176: European mainland update
12-09-2007
PropertyInvesting.net team
Property prices have risen dramatically in the last seven years as interest rates have remained low and inflationary pressures subdued. The GDP of Europe has averaged around 2% for the last few years. But Euro area asset prices are likely to come under pressure as evidenced by price drops in Ireland this year. It’s late in the party and we would steer clear of faltering economic area exposed to high oil prices such as Italy, Portugal and Greece. Southern Spain and southern France will likely see prices continue to increase led by wealthy people migrating to these area and setting up businesses – populations in areas like Perpignan, Toulouse, Sete and Montpellier in France and Marbella, Malaga and Valencia in Spain are increasing - investment levels remain robust. Wealthy retiring northern European baby-boomers will also support this market.

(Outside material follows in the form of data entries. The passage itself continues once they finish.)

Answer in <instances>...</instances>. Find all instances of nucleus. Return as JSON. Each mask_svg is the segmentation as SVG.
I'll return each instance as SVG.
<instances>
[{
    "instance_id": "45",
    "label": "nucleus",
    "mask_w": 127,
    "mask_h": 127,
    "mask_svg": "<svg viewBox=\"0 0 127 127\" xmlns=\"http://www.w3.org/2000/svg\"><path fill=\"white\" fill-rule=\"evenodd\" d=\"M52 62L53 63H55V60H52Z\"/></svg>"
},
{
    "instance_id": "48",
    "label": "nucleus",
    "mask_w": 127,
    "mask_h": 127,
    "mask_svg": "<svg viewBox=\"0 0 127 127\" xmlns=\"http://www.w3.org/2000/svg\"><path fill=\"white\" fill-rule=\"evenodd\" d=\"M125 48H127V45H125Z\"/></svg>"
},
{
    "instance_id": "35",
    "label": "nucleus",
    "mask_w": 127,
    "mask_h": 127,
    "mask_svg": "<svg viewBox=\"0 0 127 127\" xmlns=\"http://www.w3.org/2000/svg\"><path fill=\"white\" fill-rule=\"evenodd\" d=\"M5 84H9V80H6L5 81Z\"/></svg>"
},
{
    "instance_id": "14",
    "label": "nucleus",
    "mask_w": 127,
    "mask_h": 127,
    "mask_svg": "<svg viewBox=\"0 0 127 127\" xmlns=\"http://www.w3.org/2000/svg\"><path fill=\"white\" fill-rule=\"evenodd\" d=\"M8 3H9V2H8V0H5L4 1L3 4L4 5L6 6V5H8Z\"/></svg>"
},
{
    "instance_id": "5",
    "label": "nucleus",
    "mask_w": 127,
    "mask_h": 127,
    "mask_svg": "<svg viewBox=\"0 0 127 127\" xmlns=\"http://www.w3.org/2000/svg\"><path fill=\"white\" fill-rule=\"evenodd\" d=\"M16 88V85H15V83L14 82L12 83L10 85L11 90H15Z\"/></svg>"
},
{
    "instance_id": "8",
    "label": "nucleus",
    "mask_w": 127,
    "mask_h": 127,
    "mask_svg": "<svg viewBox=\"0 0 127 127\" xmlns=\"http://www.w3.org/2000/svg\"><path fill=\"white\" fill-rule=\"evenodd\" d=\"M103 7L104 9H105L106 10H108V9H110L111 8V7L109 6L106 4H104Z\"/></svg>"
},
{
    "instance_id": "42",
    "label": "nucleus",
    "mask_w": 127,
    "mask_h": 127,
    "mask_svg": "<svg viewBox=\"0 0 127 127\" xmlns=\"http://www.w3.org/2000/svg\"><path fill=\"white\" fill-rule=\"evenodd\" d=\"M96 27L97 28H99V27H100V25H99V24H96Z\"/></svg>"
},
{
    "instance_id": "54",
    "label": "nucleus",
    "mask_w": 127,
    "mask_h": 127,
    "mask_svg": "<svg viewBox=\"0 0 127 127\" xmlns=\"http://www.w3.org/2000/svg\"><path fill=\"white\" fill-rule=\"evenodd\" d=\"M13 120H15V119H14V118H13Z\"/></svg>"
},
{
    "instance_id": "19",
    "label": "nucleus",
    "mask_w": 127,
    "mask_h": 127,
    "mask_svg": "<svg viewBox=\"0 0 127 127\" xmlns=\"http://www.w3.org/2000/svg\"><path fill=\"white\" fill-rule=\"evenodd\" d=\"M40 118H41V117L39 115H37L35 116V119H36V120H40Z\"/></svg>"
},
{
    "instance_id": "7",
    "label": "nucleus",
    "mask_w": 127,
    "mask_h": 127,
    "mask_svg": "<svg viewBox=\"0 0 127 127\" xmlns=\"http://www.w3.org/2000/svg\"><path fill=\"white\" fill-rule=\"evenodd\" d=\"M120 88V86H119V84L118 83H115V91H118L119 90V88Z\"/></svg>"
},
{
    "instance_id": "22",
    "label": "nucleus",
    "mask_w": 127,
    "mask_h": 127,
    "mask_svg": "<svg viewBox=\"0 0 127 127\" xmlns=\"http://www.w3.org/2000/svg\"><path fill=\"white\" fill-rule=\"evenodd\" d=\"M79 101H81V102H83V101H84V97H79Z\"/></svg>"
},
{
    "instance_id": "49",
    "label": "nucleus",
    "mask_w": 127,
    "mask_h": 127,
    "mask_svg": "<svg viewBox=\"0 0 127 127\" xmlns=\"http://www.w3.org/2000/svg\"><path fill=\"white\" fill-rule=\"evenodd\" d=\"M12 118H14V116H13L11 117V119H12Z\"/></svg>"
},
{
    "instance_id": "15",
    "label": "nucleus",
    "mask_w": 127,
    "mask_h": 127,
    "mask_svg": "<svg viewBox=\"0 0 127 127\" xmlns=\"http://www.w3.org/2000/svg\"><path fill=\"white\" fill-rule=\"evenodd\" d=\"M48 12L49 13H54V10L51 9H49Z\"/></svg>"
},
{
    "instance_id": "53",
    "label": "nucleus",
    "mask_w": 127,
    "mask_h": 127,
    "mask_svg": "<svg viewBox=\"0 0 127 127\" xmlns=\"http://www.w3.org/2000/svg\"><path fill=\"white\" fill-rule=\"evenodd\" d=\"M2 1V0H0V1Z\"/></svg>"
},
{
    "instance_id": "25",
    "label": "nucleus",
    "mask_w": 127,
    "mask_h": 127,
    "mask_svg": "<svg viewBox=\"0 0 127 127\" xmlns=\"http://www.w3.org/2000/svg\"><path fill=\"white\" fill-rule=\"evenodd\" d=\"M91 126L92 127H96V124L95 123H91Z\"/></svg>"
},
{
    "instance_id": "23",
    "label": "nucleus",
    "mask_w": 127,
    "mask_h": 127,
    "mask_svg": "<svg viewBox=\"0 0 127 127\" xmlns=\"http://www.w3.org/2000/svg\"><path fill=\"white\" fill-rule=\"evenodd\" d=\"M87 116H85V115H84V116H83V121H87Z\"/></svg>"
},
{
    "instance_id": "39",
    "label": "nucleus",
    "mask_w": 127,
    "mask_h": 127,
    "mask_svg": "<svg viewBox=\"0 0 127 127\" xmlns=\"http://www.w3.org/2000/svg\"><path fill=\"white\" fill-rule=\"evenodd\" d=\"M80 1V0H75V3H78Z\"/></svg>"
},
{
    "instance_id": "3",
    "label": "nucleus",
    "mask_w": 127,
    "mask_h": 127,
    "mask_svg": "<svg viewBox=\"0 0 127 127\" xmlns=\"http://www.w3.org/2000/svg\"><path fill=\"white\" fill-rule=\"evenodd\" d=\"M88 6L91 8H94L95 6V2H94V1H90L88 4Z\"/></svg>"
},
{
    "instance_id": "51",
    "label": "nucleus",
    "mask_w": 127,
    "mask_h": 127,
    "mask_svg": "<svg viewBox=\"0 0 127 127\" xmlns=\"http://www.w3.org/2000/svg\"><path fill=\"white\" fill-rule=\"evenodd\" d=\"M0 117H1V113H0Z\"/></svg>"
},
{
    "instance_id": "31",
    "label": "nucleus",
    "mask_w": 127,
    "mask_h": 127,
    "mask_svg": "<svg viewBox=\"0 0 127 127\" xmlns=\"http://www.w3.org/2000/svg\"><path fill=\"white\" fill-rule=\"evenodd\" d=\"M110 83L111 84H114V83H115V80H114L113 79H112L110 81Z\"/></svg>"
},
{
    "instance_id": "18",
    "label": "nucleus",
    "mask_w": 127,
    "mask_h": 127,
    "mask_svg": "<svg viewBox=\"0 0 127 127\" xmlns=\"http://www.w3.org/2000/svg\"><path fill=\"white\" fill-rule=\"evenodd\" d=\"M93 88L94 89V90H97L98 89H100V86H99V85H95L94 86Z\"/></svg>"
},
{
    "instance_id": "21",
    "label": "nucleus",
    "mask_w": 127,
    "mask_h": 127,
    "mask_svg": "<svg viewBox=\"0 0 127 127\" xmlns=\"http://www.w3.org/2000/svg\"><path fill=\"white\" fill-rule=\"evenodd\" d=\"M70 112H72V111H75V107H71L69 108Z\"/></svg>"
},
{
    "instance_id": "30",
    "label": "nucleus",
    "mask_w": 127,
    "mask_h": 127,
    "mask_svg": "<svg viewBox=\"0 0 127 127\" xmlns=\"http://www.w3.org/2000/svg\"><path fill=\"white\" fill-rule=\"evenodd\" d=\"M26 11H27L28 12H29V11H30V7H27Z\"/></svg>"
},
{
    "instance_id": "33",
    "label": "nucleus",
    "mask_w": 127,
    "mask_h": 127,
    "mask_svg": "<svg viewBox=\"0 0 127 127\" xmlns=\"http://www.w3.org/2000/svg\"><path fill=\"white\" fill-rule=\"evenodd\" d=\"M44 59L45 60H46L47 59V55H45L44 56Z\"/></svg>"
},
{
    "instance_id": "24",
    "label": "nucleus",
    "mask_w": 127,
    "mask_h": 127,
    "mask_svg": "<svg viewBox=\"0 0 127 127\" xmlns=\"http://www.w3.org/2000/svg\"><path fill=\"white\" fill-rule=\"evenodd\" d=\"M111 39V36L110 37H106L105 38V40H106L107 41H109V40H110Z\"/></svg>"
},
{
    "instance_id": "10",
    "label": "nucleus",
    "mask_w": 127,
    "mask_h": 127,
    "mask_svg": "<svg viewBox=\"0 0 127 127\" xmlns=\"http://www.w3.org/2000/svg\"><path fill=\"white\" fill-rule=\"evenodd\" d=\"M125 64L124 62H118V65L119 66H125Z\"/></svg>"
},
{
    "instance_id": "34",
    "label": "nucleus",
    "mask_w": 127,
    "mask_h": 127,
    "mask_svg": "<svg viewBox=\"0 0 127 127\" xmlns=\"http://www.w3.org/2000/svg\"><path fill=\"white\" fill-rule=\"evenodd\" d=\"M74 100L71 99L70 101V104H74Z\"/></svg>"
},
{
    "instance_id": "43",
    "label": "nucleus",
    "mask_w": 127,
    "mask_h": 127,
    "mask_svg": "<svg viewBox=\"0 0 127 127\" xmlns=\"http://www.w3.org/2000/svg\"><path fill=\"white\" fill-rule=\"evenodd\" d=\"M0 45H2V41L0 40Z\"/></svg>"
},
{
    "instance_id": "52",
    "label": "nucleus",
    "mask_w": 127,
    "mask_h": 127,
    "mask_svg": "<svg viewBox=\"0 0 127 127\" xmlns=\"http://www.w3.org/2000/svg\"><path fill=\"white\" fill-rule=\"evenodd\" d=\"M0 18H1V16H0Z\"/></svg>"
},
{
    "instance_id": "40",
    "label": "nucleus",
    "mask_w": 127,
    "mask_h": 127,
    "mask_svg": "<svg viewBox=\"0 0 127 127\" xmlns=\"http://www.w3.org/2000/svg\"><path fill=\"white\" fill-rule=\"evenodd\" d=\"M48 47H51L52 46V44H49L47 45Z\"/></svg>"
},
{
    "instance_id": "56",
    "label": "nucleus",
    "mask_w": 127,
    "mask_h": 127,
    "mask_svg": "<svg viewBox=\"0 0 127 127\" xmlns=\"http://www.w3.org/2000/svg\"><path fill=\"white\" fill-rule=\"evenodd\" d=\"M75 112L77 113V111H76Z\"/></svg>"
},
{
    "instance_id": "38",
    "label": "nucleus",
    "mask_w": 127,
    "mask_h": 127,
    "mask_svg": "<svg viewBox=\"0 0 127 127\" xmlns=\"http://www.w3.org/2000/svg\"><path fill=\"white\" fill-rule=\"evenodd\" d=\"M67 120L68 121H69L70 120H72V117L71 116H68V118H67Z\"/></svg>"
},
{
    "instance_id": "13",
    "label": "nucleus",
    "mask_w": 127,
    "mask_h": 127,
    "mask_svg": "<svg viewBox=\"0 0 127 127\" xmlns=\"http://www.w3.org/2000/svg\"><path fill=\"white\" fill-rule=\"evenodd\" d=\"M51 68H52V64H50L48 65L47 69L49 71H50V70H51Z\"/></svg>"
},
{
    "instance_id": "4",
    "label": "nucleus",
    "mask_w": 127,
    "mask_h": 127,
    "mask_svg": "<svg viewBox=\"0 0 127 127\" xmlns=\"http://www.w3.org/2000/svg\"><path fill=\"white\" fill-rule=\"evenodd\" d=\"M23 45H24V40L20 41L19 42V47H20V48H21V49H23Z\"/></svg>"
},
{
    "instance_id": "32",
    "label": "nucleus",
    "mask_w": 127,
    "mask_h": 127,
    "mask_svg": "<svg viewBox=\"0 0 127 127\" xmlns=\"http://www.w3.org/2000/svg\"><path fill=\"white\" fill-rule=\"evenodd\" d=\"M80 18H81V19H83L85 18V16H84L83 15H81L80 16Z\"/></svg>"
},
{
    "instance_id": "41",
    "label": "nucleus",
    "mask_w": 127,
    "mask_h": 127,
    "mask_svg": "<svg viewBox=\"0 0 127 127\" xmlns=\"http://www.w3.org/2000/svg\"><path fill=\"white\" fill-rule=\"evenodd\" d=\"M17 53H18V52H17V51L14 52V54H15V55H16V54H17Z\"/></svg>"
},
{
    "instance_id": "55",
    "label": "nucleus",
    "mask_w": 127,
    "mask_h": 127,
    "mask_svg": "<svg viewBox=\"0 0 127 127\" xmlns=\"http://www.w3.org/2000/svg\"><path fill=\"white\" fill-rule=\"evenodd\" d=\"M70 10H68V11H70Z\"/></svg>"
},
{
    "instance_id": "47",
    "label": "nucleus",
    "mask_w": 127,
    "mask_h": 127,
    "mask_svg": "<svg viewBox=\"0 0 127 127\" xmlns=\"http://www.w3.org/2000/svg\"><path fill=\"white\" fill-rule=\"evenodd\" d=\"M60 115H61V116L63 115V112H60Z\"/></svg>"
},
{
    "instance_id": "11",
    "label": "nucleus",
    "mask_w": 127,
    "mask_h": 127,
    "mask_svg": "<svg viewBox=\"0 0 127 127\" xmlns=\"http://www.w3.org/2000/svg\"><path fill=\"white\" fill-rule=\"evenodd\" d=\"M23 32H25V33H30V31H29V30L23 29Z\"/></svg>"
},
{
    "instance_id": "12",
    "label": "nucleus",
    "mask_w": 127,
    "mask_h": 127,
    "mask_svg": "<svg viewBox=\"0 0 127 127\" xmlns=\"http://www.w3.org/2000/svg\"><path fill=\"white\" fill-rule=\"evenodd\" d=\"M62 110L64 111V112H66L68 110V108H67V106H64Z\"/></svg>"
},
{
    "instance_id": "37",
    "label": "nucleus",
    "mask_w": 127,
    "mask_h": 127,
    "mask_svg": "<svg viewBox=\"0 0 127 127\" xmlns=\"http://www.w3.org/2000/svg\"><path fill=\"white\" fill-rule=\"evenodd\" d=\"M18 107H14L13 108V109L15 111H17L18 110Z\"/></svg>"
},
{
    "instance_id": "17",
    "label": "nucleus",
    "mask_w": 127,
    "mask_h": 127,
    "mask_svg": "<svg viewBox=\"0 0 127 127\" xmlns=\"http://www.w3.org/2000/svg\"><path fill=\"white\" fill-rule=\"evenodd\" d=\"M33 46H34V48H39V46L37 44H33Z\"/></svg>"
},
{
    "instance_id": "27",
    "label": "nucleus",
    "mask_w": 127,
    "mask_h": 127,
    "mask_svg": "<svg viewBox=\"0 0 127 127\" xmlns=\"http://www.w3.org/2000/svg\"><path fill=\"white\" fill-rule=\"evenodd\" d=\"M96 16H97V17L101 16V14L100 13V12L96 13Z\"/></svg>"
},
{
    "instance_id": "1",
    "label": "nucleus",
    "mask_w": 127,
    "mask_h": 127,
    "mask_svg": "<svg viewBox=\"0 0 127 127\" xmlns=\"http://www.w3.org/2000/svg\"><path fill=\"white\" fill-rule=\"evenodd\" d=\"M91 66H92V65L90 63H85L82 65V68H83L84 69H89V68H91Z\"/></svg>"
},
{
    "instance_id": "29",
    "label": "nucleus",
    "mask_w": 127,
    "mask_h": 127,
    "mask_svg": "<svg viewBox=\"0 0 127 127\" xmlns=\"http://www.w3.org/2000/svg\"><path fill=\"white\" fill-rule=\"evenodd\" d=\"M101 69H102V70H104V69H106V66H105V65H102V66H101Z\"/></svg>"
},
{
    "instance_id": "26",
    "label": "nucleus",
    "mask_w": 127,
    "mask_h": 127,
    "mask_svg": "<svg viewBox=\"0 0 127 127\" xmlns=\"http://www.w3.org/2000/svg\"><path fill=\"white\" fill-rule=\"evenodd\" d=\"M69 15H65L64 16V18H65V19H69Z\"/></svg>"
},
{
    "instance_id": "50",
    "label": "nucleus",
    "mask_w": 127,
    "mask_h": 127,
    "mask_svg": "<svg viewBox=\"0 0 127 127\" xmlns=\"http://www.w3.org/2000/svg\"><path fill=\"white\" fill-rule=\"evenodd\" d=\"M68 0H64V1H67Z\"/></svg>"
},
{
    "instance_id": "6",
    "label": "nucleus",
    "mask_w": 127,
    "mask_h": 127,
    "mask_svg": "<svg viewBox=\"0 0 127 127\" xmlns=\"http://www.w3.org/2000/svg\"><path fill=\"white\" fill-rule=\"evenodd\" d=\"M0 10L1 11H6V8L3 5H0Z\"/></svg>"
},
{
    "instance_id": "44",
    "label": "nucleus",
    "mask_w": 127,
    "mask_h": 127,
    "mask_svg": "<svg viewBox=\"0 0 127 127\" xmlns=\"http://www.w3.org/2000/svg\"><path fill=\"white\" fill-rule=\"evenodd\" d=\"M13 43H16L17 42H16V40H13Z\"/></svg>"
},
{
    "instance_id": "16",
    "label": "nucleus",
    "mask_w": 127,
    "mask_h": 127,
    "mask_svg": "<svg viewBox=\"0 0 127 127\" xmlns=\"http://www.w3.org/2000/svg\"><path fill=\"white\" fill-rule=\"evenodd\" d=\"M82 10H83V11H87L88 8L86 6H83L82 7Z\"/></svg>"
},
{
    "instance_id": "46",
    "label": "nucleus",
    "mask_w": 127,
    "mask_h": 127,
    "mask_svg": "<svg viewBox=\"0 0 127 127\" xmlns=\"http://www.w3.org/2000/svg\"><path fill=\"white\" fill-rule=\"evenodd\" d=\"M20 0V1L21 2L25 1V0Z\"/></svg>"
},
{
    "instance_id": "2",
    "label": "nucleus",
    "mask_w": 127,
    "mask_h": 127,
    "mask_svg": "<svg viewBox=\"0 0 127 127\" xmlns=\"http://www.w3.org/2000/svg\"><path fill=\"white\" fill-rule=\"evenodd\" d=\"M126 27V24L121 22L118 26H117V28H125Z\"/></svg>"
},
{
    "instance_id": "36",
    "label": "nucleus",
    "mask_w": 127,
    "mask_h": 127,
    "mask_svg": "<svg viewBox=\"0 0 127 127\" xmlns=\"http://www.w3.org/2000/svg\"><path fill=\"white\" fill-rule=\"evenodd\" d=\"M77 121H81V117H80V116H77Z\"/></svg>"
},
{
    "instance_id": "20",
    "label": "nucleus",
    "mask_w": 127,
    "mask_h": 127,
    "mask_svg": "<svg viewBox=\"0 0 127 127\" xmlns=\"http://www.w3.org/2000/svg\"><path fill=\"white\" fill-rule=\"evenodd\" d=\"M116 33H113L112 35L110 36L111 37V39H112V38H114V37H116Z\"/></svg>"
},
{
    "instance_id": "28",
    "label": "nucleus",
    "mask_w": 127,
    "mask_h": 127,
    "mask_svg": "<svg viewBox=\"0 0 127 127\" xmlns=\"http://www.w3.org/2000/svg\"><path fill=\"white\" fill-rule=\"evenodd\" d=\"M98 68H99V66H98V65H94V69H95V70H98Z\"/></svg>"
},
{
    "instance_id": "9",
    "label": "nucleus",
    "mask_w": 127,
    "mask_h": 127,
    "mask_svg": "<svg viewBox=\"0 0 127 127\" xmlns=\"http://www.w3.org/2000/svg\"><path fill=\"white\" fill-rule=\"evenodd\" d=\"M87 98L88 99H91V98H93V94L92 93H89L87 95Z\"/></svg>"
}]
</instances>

Germany is an interesting market but it’s difficult to judge whether it’s best to invest in previously depressed cities like Berlin and eastern Germany where asset prices are very low priced, or areas like Munich in the wealthy south which have very high property prices. Our gut tells us, that Munich and the south is the better place because of the booming services business, pleasant climate, local wealth, central position and booming banking and high-tech businesses. But it’s not an obviously a high return area and Germany has suffered in the last 15 years compared with countries like UK and Ireland because of the excessive regulation and high cost of labour. Undoubtedly a pleasant place to live, but difficult to see high investment returns. Yes, yields for rental property are high in northern and eastern Germany, but asset prices are unlikely to boom.
The new European Union entrants Romania and Bulgaria remain very interesting. We expect the markets to cool in the next year, but property prices in good locations in the capital cities of these two countries should continue to boom as long as their economies continue to be managed affectively. There has been a brain drain away from Romania and Bulgaria to places like the UK and Ireland in the last few years, but eventually these people will return flush with cash and want to purchase property in the capital cities Sophia and Bucharest, as well as nice farm houses in the best areas. So we expect prices to double or more in Romanian in the next ten years. One just needs to be very careful with the legal, tax side and make sure one does not get ripped off!
Bratislava – the capital of Slovakia is another gem. It’s only 60 km from Vienna and cross border trade is increasing rapidly. Austrian property prices have also risen by about 10% in the last year. We expect Bratislava prices to normalize towards Vienna prices in future years. It’s very central and the flat tax regime plus car plants on Slovakia have helped the economy enormously – worth checking out for all those exploratory investors in Europe. Another interesting option is ski villas in the High Tratras mountain – a booming ski centre – though one needs to research the affects of global warming since the snow might become rare in future years. But sill a beautiful scenic area for holidays years round.
But our favoured mainland European investment area is Norway - either Oslo, Bergen, Stavanger or southern coastal stretches, preferably within 150km of Oslo. The simple reason is that the country will become increasingly wealthy with it's oil and gas revenues and well managed international investment funds. Shipping is also booming. The population is tiny in proportion to its oil/gas and shipping wealth. We see Oslo, oil towns and coastal holiday areas doing very well in the next ten years. The Krona will also remain very strong which is a good foreign exchange hedge. The political risk is minimal and the security risk is also very low. It might be cold and dark in the winter. But Norway takes top spot!